**Aim**
Return all the entries exactly, keeping pictures out.

[Image-linked spatial questions]

————

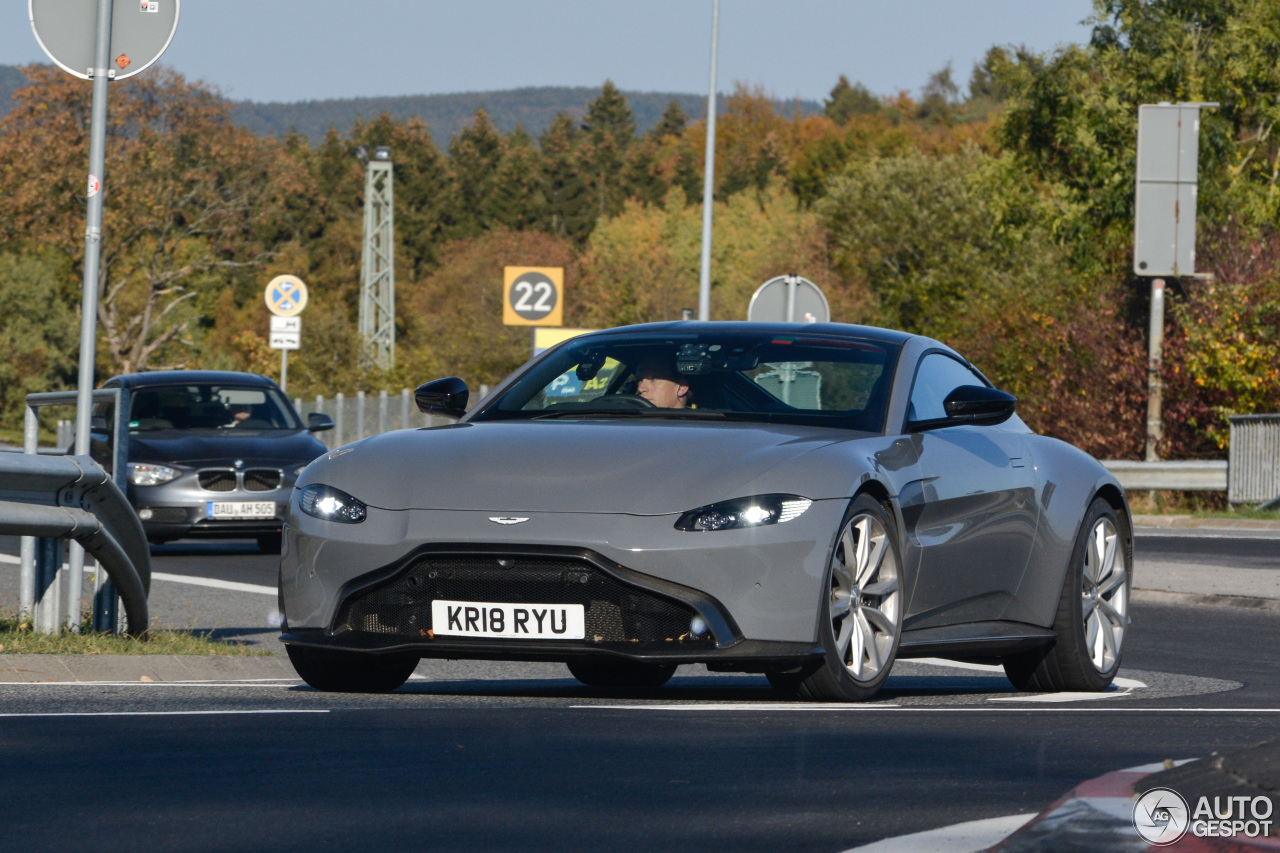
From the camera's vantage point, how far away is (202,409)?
62.5 ft

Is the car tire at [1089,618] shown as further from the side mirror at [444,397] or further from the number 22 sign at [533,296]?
the number 22 sign at [533,296]

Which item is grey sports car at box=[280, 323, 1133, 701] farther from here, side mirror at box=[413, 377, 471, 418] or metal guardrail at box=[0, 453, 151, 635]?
metal guardrail at box=[0, 453, 151, 635]

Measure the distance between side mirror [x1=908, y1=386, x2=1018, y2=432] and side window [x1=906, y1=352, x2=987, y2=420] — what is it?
4.3 inches

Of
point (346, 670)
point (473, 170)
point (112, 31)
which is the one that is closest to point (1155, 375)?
point (112, 31)

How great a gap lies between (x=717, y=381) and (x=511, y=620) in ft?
5.07

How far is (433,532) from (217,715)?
0.87 m

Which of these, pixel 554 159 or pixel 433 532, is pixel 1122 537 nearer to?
pixel 433 532

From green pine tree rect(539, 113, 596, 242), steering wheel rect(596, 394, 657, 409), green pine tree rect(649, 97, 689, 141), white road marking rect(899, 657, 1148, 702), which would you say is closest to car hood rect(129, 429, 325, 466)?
white road marking rect(899, 657, 1148, 702)

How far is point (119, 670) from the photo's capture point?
8.69 metres

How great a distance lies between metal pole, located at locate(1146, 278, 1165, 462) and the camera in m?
28.0

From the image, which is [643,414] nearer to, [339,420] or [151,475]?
[151,475]

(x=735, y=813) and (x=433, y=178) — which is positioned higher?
(x=433, y=178)

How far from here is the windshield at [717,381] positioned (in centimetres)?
761

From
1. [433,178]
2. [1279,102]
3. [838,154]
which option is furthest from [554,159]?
[1279,102]
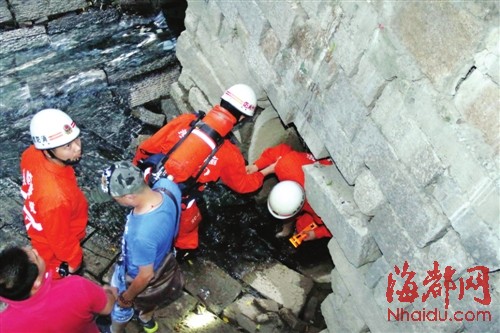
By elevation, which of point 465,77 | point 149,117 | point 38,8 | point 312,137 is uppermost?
point 465,77

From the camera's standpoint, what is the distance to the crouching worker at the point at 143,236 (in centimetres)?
328

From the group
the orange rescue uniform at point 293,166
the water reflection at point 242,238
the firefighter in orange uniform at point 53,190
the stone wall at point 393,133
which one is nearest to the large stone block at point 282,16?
the stone wall at point 393,133

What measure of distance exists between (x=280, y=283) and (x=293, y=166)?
4.34 feet

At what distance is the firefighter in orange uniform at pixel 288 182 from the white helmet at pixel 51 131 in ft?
6.96

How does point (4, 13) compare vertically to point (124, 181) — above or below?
below

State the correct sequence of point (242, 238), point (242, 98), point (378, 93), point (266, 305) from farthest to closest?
point (242, 238)
point (266, 305)
point (242, 98)
point (378, 93)

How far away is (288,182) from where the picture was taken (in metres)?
5.20

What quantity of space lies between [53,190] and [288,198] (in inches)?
96.8

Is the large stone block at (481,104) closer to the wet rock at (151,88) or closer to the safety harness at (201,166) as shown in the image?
the safety harness at (201,166)

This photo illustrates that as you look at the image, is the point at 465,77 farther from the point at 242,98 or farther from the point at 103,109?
the point at 103,109

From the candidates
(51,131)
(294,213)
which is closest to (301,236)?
(294,213)

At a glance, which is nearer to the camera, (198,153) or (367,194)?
(367,194)

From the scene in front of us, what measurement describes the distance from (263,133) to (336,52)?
1.89 meters

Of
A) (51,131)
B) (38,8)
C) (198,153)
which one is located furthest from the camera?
(38,8)
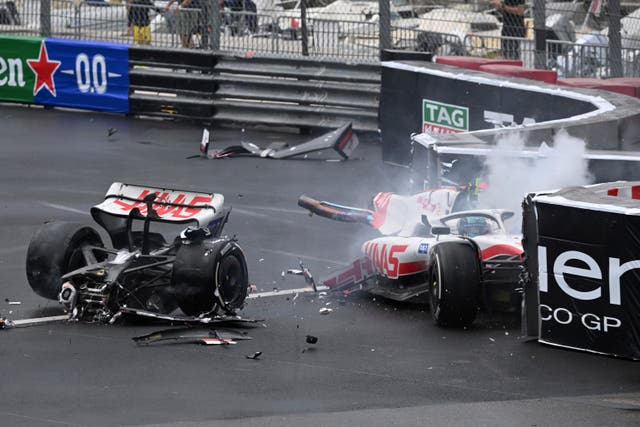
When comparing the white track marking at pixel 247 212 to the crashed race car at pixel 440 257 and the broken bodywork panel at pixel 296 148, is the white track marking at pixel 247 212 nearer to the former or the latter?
the crashed race car at pixel 440 257

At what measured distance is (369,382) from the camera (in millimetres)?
7375

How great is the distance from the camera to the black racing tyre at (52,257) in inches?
355

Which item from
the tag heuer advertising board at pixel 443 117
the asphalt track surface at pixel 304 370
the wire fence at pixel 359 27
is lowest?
the asphalt track surface at pixel 304 370

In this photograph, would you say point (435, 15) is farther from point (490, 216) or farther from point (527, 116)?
point (490, 216)

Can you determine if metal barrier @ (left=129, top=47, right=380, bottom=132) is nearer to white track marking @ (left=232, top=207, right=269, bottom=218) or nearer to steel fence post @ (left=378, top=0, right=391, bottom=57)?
steel fence post @ (left=378, top=0, right=391, bottom=57)

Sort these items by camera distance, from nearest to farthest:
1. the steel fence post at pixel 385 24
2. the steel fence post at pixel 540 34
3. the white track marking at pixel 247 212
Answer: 1. the white track marking at pixel 247 212
2. the steel fence post at pixel 540 34
3. the steel fence post at pixel 385 24

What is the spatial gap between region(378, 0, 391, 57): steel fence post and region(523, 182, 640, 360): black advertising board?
1071 centimetres

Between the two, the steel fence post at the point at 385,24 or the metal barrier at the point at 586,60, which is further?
the steel fence post at the point at 385,24

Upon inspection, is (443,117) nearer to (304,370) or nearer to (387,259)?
(387,259)

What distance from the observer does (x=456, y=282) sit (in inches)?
330

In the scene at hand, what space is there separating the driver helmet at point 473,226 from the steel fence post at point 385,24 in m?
9.60

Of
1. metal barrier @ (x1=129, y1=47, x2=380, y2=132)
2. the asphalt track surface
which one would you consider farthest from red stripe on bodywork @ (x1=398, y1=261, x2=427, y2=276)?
metal barrier @ (x1=129, y1=47, x2=380, y2=132)

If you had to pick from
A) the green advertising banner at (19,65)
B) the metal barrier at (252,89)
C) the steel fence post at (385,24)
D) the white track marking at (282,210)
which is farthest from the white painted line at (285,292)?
Answer: the green advertising banner at (19,65)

————

**Written answer**
From the camera's vantage point, how far away is (202,409)?
62.5 ft

Is the car tire at [1089,618] shown as further from the side mirror at [444,397] or further from the number 22 sign at [533,296]?
the number 22 sign at [533,296]

Which item is grey sports car at box=[280, 323, 1133, 701] farther from here, side mirror at box=[413, 377, 471, 418] or metal guardrail at box=[0, 453, 151, 635]?
metal guardrail at box=[0, 453, 151, 635]

Measure the distance between side mirror [x1=908, y1=386, x2=1018, y2=432] and side window [x1=906, y1=352, x2=987, y2=420] — what is it?
4.3 inches

Of
point (346, 670)
point (473, 170)
point (112, 31)
which is the one that is closest to point (1155, 375)?
point (112, 31)

How great a gap lies between (x=717, y=381) and (x=511, y=620) in ft?
5.07

How far is (433,532) from (217,715)?
0.87 m

Which of these, pixel 554 159 or pixel 433 532, is pixel 1122 537 nearer to?
pixel 433 532

From green pine tree rect(539, 113, 596, 242), steering wheel rect(596, 394, 657, 409), green pine tree rect(649, 97, 689, 141), white road marking rect(899, 657, 1148, 702), which would you say is closest to car hood rect(129, 429, 325, 466)?
white road marking rect(899, 657, 1148, 702)

How far is point (119, 670) from the photo's capture point?
8.69 metres

How great a distance lies between metal pole, located at locate(1146, 278, 1165, 462) and the camera in m?
28.0

From the image, which is [643,414] nearer to, [339,420] or [151,475]?
[151,475]

(x=735, y=813) and (x=433, y=178) — which is positioned higher?
(x=433, y=178)

How far from here is the windshield at [717,381] positioned (in centimetres)?
761

From
1. [433,178]
2. [1279,102]
3. [838,154]
which option is furthest from [554,159]?
[1279,102]
By elevation, which of point 465,77 | point 149,117 | point 38,8 | point 312,137 is uppermost?
point 465,77

From the camera's standpoint, what is the distance to the crouching worker at the point at 143,236 (in centimetres)?
328

From the group
the orange rescue uniform at point 293,166
the water reflection at point 242,238
the firefighter in orange uniform at point 53,190
the stone wall at point 393,133
which one is nearest to the large stone block at point 282,16?
the stone wall at point 393,133

What measure of distance exists between (x=280, y=283) and (x=293, y=166)?
4.34 feet

At what distance is the firefighter in orange uniform at pixel 288 182 from the white helmet at pixel 51 131 in ft?
6.96

How does point (4, 13) compare vertically to point (124, 181) — above or below?
below

State the correct sequence of point (242, 238), point (242, 98), point (378, 93), point (266, 305) from farthest to closest?
point (242, 238)
point (266, 305)
point (242, 98)
point (378, 93)

How far away is (288,182) from where the picture was taken (in metres)?
5.20

What quantity of space lies between [53,190] and [288,198] (in inches)?
96.8

Is the large stone block at (481,104) closer to the wet rock at (151,88) or closer to the safety harness at (201,166) as shown in the image?
the safety harness at (201,166)

This photo illustrates that as you look at the image, is the point at 465,77 farther from the point at 242,98 or farther from the point at 103,109?
the point at 103,109

From the candidates
(51,131)
(294,213)
which is closest to (301,236)?
(294,213)

At a glance, which is nearer to the camera, (198,153) or (367,194)?
(367,194)

From the scene in front of us, what measurement describes the distance from (263,133) to (336,52)?
1.89 meters

Of
A) (51,131)
B) (38,8)
C) (198,153)
which one is located furthest from the camera?
(38,8)
When comparing the white track marking at pixel 247 212 to the crashed race car at pixel 440 257 and the broken bodywork panel at pixel 296 148, is the white track marking at pixel 247 212 nearer to the former or the latter?
the crashed race car at pixel 440 257

At what measured distance is (369,382) from the camera (in millimetres)?
7375

How great is the distance from the camera to the black racing tyre at (52,257) in inches?
355

Which item from
the tag heuer advertising board at pixel 443 117
the asphalt track surface at pixel 304 370
the wire fence at pixel 359 27
is lowest?
the asphalt track surface at pixel 304 370

In this photograph, would you say point (435, 15) is farther from point (490, 216) or farther from point (527, 116)?
point (490, 216)

Can you determine if metal barrier @ (left=129, top=47, right=380, bottom=132) is nearer to white track marking @ (left=232, top=207, right=269, bottom=218) or nearer to steel fence post @ (left=378, top=0, right=391, bottom=57)?
steel fence post @ (left=378, top=0, right=391, bottom=57)

Sort these items by camera distance, from nearest to farthest:
1. the steel fence post at pixel 385 24
2. the steel fence post at pixel 540 34
3. the white track marking at pixel 247 212
Answer: 1. the white track marking at pixel 247 212
2. the steel fence post at pixel 540 34
3. the steel fence post at pixel 385 24

What is the spatial gap between region(378, 0, 391, 57): steel fence post and region(523, 182, 640, 360): black advertising board?
1071 centimetres

Between the two, the steel fence post at the point at 385,24 or the metal barrier at the point at 586,60, which is further?
the steel fence post at the point at 385,24

Upon inspection, is (443,117) nearer to (304,370) or nearer to (387,259)?
(387,259)

What distance from the observer does (x=456, y=282) sit (in inches)?
330

In the scene at hand, what space is there separating the driver helmet at point 473,226 from the steel fence post at point 385,24 in m?
9.60

Of
1. metal barrier @ (x1=129, y1=47, x2=380, y2=132)
2. the asphalt track surface
which one would you consider farthest from red stripe on bodywork @ (x1=398, y1=261, x2=427, y2=276)?
metal barrier @ (x1=129, y1=47, x2=380, y2=132)

If you had to pick from
A) the green advertising banner at (19,65)
B) the metal barrier at (252,89)
C) the steel fence post at (385,24)
D) the white track marking at (282,210)
which is farthest from the white painted line at (285,292)?
Answer: the green advertising banner at (19,65)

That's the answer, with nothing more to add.